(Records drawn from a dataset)
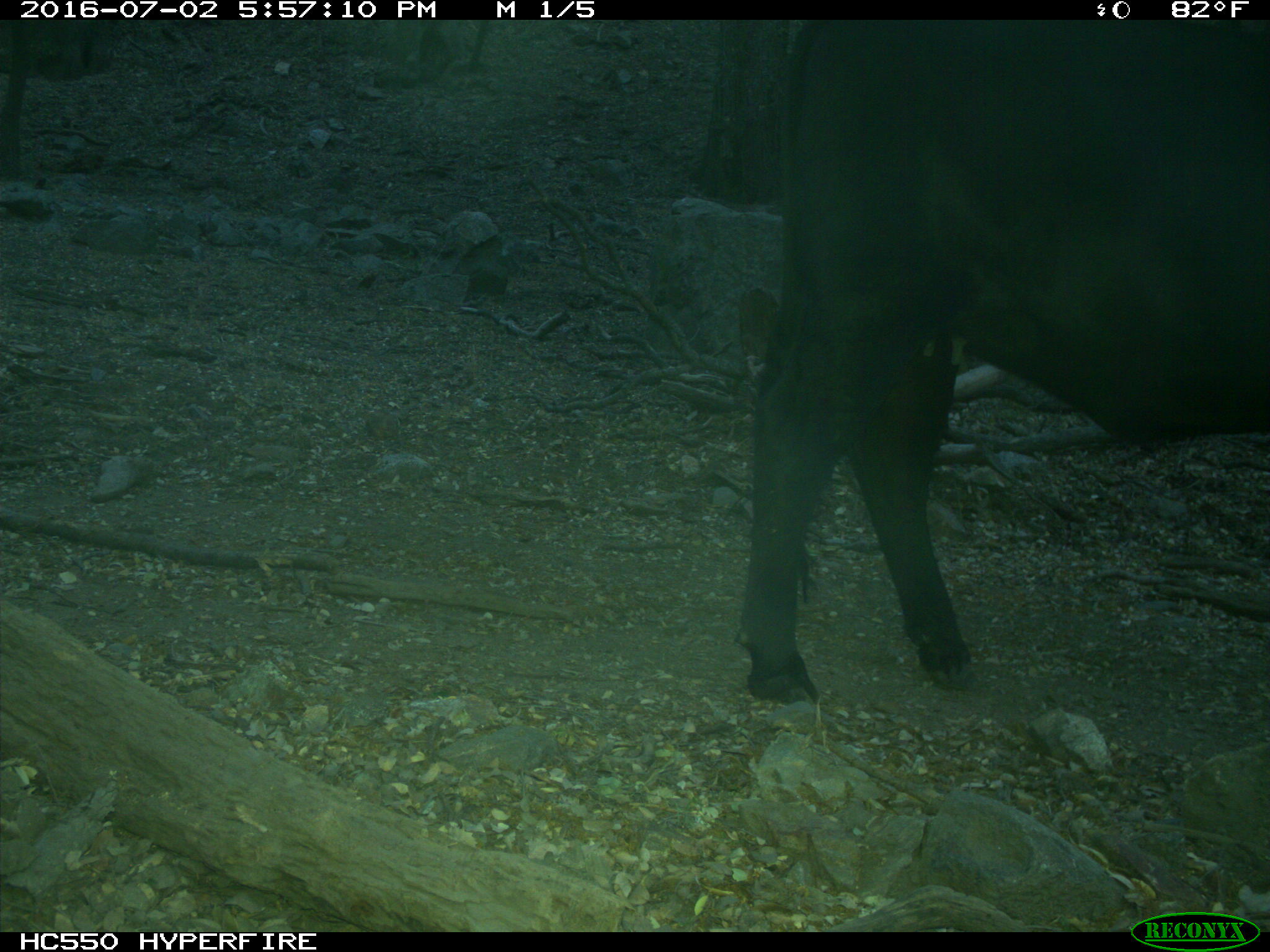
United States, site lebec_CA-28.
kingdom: Animalia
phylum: Chordata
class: Mammalia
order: Artiodactyla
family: Bovidae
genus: Bos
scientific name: Bos taurus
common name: domestic cow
Bos taurus (domestic cow).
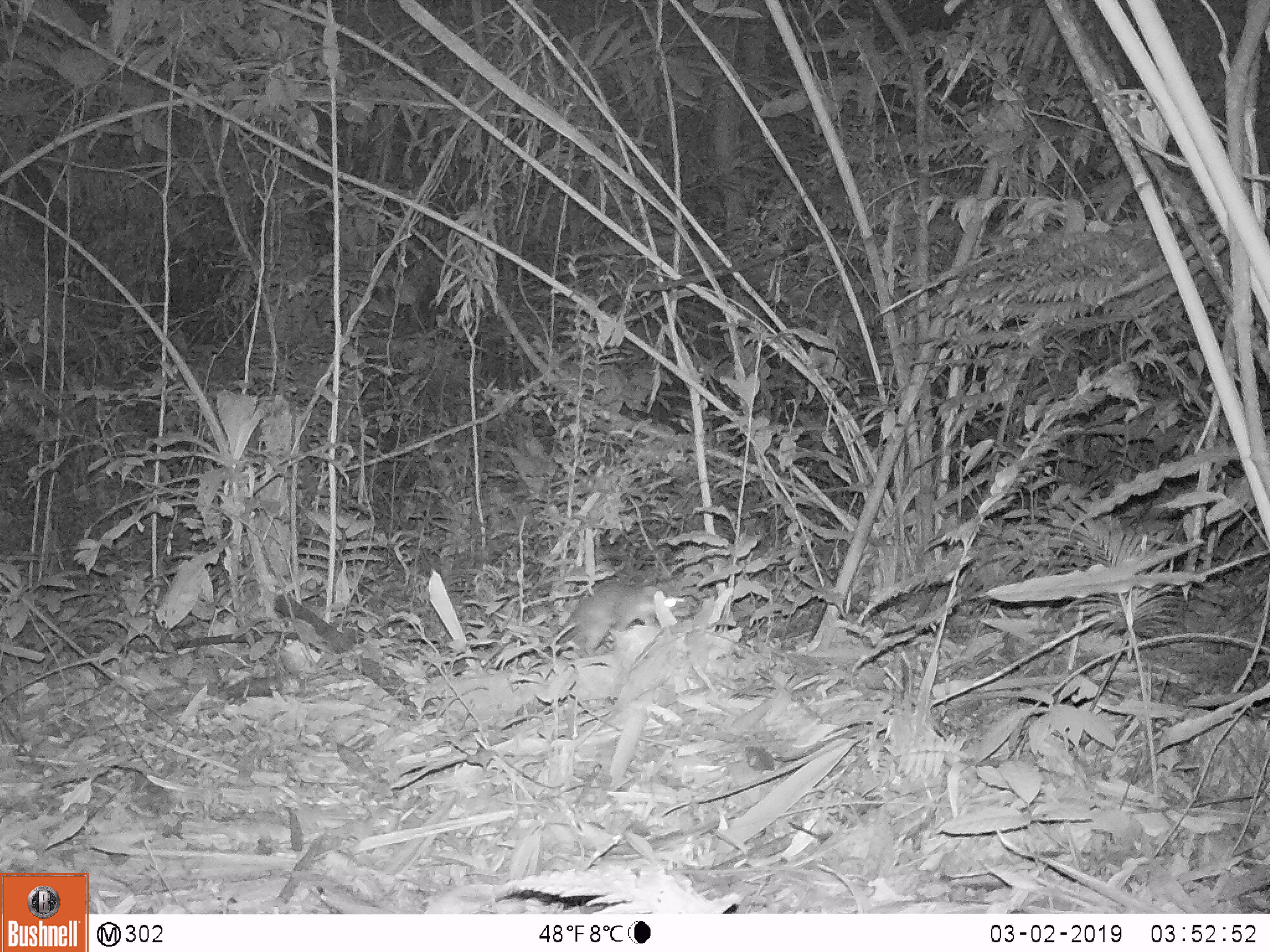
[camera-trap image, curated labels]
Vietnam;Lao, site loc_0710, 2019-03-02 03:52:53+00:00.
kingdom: Animalia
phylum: Chordata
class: Mammalia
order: Carnivora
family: Mustelidae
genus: Melogale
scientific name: Melogale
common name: ferret badger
Ferret badger (Melogale). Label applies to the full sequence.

Exercise directions -> Would you copy out all the data exactly, without the images?

Task solution ->
United States, site lebec_CA-28.
kingdom: Animalia
phylum: Chordata
class: Mammalia
order: Artiodactyla
family: Bovidae
genus: Bos
scientific name: Bos taurus
common name: domestic cow
Bos taurus (domestic cow).
[camera-trap image, curated labels]
Vietnam;Lao, site loc_0710, 2019-03-02 03:52:53+00:00.
kingdom: Animalia
phylum: Chordata
class: Mammalia
order: Carnivora
family: Mustelidae
genus: Melogale
scientific name: Melogale
common name: ferret badger
Ferret badger (Melogale). Label applies to the full sequence.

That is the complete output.